How to complete this task: You are asked to write out the full listing exactly as it stands.

Information supplied:
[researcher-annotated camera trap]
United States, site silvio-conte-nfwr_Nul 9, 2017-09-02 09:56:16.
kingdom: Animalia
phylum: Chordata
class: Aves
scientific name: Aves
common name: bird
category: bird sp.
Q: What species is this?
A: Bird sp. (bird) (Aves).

Solution for this task:
[researcher-annotated camera trap]
United States, site silvio-conte-nfwr_Nul 9, 2017-09-02 09:56:16.
kingdom: Animalia
phylum: Chordata
class: Aves
scientific name: Aves
common name: bird
category: bird sp.
Q: What species is this?
A: Bird sp. (bird) (Aves).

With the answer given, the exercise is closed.